College beckoned, and I saw less and less of my aging friend. Then, the inevitable. Leroy’s corpulence drastically disappeared; over a shockingly few months he grew thin, then emaciated. He lost command of his bowels, and we knew it was time. In some bizarre right of passage, I felt it my duty to take him to the vet that one last time. But I was not quite a man, yet, if by being manly one means suppressing all one’s feelings. That hard, cold November day we clawed at the frozen ground to put our friend in his taped-up cardboard coffin a foot or so under, next to his brother Knick, who passed away a few years earlier.

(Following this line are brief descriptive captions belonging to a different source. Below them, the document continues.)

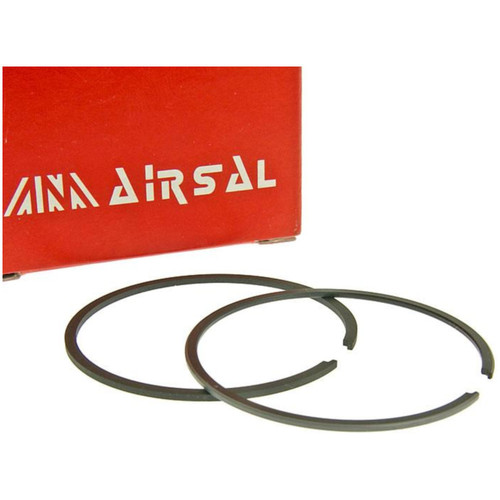 76,9ccm Kolbenring Satz Airsal Racing 50mm - für Beeline, CPI, SM, SX, SMX SMX S - Bild 1 von 1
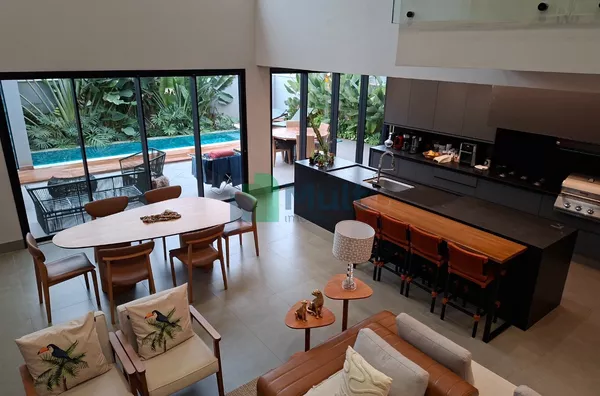 Casa em condomínio para venda, 4 quarto(s),  Vila Do Golf, Ribeirao Preto
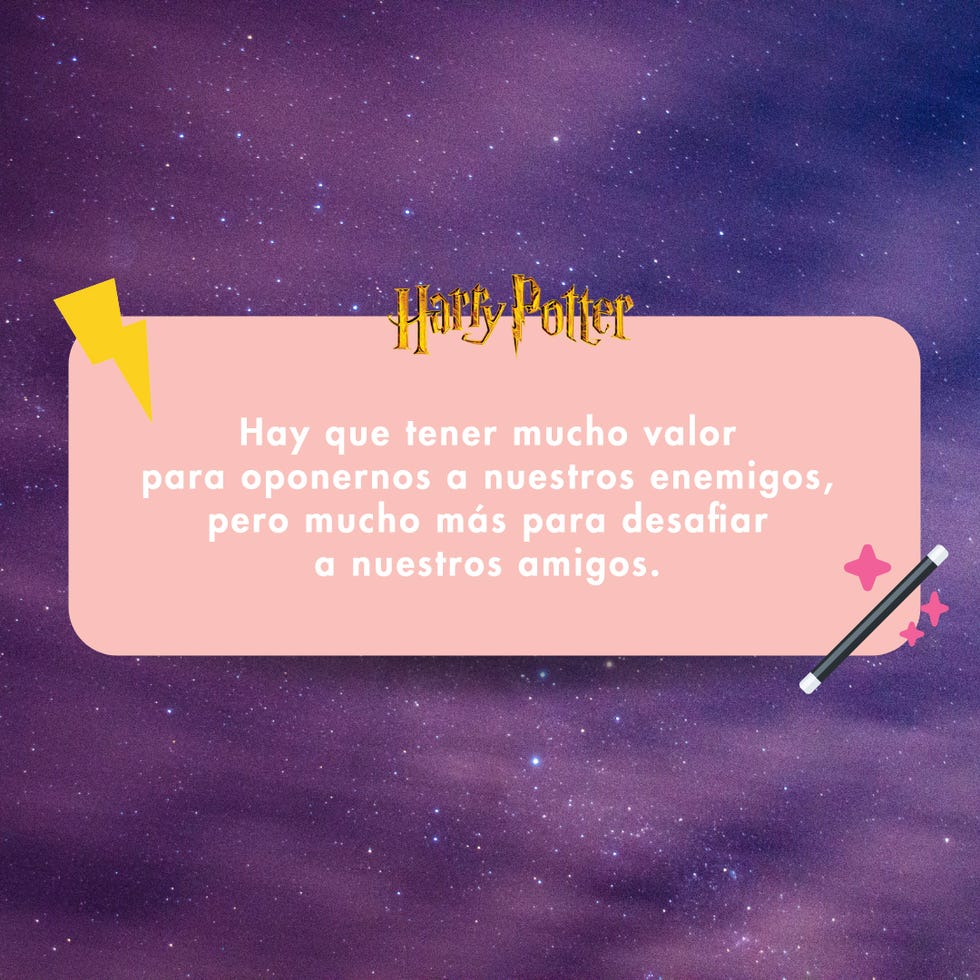 hay que tener un gran valor para enfrentarse a nuestros enemigos, pero se necesita aún más valor para enfrentarse a nuestros amigos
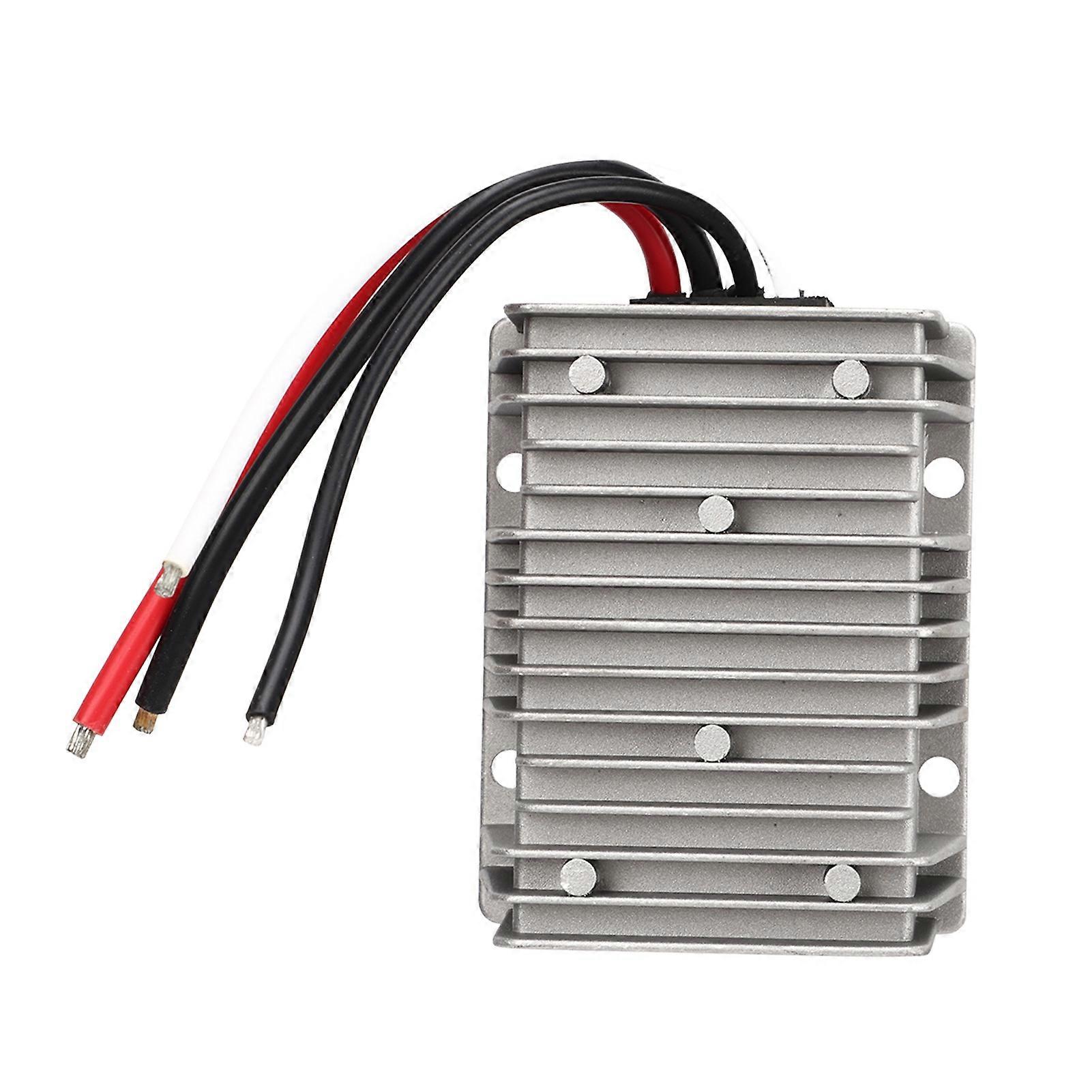 Automatic Buck Boost Converter DC 8V?36V to 13.8V 20A 276W Regulator Voltage Reducer Converter for Golf Cart Car Boat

Images still – and always will – float through my mind every now and then of Leroy. How you would be playing cards on the floor and he’d nonchalantly walk over them, and pass gas as he passed. How we decided to “take Leroy for a Sunday drive” and the cat, terrified, crawled under the driver’s seat and released his bladder. How every Thanksgiving, which we assumed was his birthday ’cause that’s when we got him, I would brush him fifty or a hundred times, to his purring ecstatic delight. How we’d throw a paper bag under the Christmas tree, because if caught in the right mood he could spend a good chunk of time exploring it. The time when, as a young cat, he bit my brother, and my brother, as a young toddler, bit him back. The time when, also a young cat with young cat’s reflexes, he sniffed the corner of an end table. My mother kicked it, accidentally, and that cat leaped backwards lightning quick you’d think he heard a can of tuna being opened in the kitchen.
He was regal, though other words come to mind: august, glorious, majestic, noble, proud, resplendent. He was our pet, a great pet. Leroy was my friend.